**DATA FOR PROCESSING:**
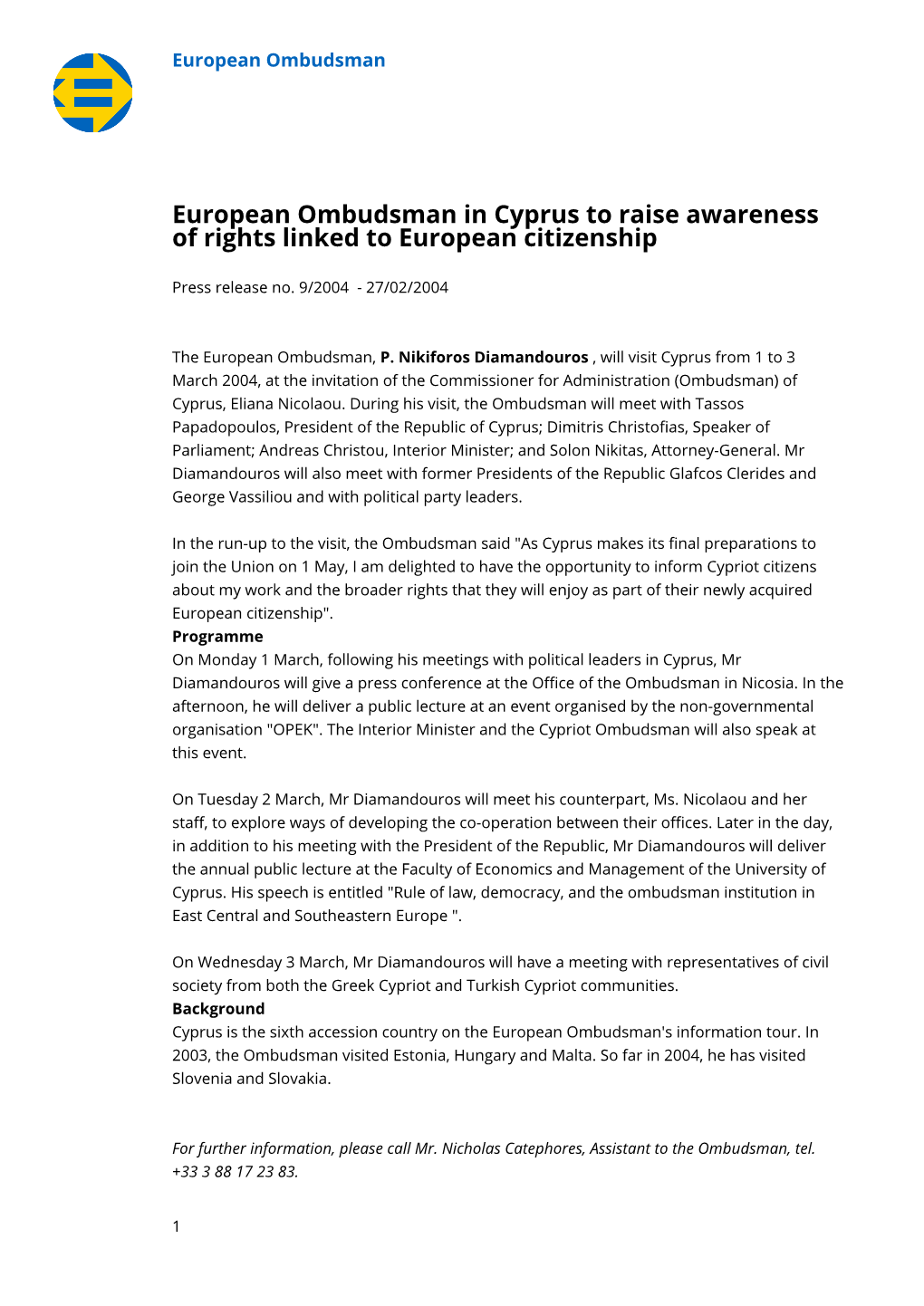 European Ombudsman in Cyprus to Raise Awareness of Rights Linked to European Citizenship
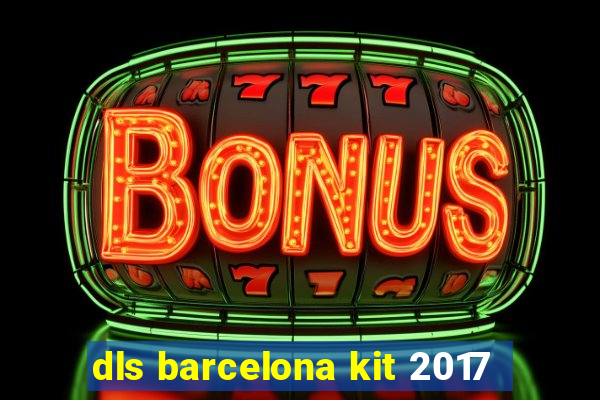 dls barcelona kit 2017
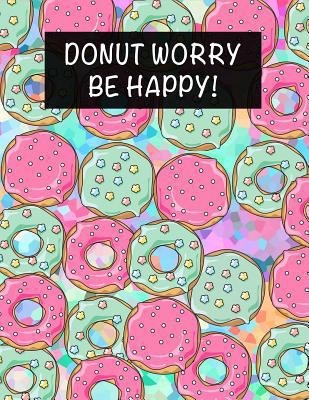 Paperback Donut Worry Be Happy: Funky Notebook for Donut Lovers Sweets Journal College Ruled Blank Lined Book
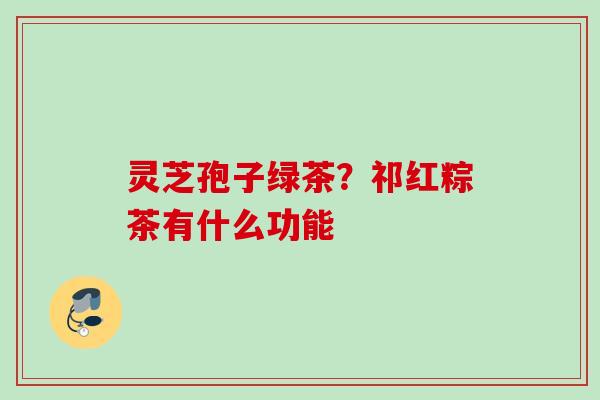 灵芝孢子绿茶？祁红粽茶有什么功能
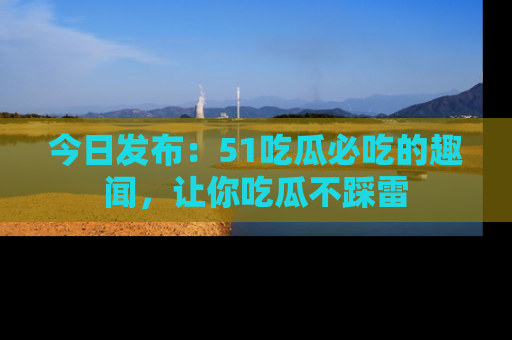 今日发布：51吃瓜必吃的趣闻，让你吃瓜不踩雷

**TASK GOAL:** Output exactly the lines from the one containing "Paperback Donut Worry" through the last line of the records above, both included, and leave out the pictures.

**REPLY TO THE TASK:**
 Paperback Donut Worry Be Happy: Funky Notebook for Donut Lovers Sweets Journal College Ruled Blank Lined Book
 灵芝孢子绿茶？祁红粽茶有什么功能
 今日发布：51吃瓜必吃的趣闻，让你吃瓜不踩雷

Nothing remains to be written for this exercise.